Potential changes were recorded at 37°C using the grease-gap technique as described previously (Garthwaite et al., 2002). The nerves were perfused continuously with a solution composed of the following (mm): 120 NaCl, 2 KCl, 2 CaCl2, 26 NaHCO3, 1.18 KH2PO4, 1.19 MgSO4, and 11 glucose (equilibrated with 95% O2, 5% CO2). Response amplitudes, when reversible, were quantified relative to the interpolated baseline, obtained by fitting a linear regression to 5 min periods on either side. Otherwise, measurements were made relative to the mean voltage during a 5 min period of preceding baseline. For statistical analysis, measurements were made in the same way on random stretches of baseline of the same duration to account for possible drift: positive peaks averaged 0.045 ± 0.009 mV (n = 5) and negative ones averaged −0.060 ± 0.006 mV (n = 7), with the average of both in the same records being 0.002 ± 0.019 (n = 8). Statistical comparisons with test data were performed against the appropriate one of these baseline values. All measurements were performed using Clampfit 8.0 (Molecular Devices, Palo Alto, CA). To check the stability of the recordings, responses to PAPA/NO (usually 1 μm) and/or K+ (1–3 mm, added as KCl) were obtained at the beginning and end of each experiment. In the figures, applications of compounds were for the duration shown by the horizontal bars.
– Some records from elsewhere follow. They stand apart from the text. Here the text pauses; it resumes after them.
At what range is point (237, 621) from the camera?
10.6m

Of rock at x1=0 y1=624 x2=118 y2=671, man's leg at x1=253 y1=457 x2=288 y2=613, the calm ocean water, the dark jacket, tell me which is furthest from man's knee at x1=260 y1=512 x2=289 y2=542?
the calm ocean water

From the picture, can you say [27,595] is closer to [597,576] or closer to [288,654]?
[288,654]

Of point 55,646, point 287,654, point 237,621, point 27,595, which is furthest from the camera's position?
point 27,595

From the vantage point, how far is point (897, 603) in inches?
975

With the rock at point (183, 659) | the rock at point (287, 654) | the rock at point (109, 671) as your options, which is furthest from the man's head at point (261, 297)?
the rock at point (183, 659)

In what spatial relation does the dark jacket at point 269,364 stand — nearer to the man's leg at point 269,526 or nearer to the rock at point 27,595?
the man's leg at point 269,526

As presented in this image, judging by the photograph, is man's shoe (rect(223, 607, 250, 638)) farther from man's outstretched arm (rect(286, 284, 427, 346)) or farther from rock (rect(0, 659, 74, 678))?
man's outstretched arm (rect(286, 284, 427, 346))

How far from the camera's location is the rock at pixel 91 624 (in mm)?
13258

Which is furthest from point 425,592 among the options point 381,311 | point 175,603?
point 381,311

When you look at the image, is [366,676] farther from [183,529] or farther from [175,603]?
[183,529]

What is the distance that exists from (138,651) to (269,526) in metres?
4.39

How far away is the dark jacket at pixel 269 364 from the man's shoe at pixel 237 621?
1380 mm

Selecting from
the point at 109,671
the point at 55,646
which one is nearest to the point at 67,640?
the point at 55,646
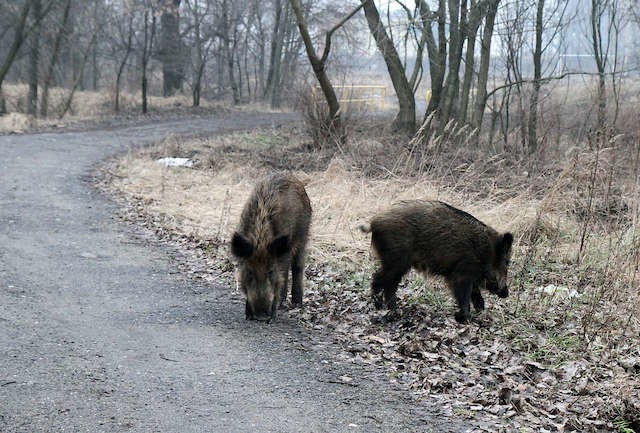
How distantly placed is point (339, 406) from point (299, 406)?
30cm

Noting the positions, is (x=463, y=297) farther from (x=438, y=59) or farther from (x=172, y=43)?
(x=172, y=43)

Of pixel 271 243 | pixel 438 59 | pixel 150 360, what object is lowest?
pixel 150 360

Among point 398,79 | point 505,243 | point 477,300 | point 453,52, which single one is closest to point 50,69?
point 398,79

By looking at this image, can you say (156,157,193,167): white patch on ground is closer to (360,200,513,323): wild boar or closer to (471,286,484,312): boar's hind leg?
(360,200,513,323): wild boar

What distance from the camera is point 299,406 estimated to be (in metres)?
5.64

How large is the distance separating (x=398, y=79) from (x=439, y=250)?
14.1 meters

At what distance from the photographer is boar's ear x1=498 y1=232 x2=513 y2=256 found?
7930 mm

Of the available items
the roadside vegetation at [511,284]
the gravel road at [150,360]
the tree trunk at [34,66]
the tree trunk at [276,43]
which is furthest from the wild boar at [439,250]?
the tree trunk at [276,43]

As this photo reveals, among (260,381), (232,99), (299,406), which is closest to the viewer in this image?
(299,406)

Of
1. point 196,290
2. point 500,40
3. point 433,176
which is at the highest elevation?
point 500,40

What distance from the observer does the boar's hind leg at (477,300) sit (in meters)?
8.12

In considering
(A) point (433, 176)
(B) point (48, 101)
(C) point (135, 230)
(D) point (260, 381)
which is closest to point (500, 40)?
(A) point (433, 176)

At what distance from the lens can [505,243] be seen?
7.98 metres

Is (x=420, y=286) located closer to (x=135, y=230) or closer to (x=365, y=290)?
(x=365, y=290)
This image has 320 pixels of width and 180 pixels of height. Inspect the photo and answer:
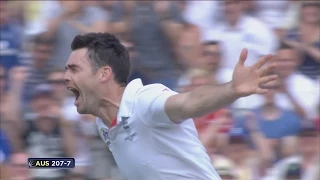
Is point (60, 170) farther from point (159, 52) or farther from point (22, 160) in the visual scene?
point (159, 52)

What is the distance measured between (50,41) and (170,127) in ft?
12.4

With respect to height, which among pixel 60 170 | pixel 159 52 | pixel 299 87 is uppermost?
pixel 159 52

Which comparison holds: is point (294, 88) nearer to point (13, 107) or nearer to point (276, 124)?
point (276, 124)

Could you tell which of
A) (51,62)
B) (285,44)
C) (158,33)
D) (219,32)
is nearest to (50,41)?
(51,62)

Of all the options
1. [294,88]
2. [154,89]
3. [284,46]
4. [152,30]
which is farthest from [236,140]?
[154,89]

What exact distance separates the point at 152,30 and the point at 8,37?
1229mm

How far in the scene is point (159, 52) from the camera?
6.85 meters

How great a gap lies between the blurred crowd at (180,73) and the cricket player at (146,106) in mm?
1863

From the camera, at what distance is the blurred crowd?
578 centimetres

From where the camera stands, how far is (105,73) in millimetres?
3826

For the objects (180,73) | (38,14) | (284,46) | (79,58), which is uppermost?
(38,14)

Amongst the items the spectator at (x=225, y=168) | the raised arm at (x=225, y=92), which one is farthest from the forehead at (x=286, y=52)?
the raised arm at (x=225, y=92)

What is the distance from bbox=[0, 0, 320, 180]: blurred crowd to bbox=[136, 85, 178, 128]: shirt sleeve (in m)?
A: 2.25

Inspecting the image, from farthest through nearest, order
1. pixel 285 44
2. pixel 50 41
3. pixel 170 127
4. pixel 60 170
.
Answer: pixel 50 41 → pixel 285 44 → pixel 60 170 → pixel 170 127
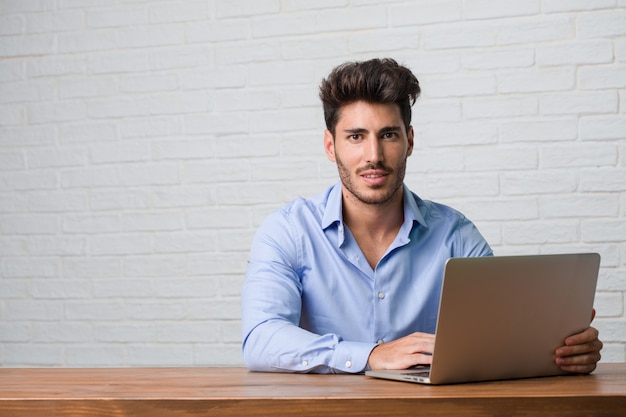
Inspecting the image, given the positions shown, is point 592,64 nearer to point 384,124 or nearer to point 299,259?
point 384,124

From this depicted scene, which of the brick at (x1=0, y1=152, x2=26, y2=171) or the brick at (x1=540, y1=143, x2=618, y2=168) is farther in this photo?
the brick at (x1=0, y1=152, x2=26, y2=171)

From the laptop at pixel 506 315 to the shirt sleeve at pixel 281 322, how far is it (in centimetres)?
12

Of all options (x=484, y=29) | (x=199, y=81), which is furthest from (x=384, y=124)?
(x=199, y=81)

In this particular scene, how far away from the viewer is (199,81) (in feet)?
11.1

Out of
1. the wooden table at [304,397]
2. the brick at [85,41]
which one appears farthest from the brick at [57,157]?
the wooden table at [304,397]

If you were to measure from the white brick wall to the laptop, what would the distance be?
145 cm

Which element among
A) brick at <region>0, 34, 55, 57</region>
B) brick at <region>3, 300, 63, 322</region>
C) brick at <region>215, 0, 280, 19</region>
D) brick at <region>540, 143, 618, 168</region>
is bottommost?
brick at <region>3, 300, 63, 322</region>

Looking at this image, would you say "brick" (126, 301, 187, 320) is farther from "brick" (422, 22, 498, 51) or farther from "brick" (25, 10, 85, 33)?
"brick" (422, 22, 498, 51)

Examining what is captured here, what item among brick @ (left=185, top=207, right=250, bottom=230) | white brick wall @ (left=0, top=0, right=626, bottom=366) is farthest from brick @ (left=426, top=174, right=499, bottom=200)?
brick @ (left=185, top=207, right=250, bottom=230)

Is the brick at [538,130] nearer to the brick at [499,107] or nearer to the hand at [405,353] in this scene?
the brick at [499,107]

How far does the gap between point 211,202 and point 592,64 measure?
1479 millimetres

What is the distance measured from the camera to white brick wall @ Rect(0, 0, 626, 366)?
10.0 feet

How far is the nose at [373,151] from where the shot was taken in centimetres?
224

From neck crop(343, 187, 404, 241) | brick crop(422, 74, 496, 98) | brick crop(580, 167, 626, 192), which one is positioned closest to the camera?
neck crop(343, 187, 404, 241)
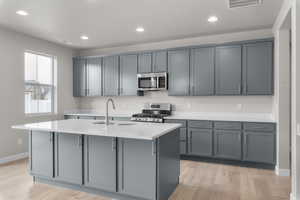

The theory and practice of the method have been analyzed in detail previously (Leppanen and Stys, 1997). The resting membrane potential of optic nerve axons in vitro is close to −80 mV (Stys et al., 1997). To estimate the true magnitude of the membrane potential changes occurring in our experiments, we conducted calibration experiments based on the technique used beforehand (Leppanen and Stys, 1997). In this, voltage responses to 1 μm PAPA/NO were recorded (mean value, 0.44 ± 0.13 mV; n = 4) and then 130 mm K+ was perfused to drive the membrane potential to near 0 (mean recorded depolarization at steady state, 18.9 ± 2.4 mV; n = 4). The ratio of the two responses (K+/PAPA/NO) was very similar in the different nerves, ranging from 39 to 46 (mean, 43 ± 1.7), implying that the actual depolarization produced by this concentration of PAPA/NO was close to 2 mV. The sizes of other voltage changes can be estimated from this value.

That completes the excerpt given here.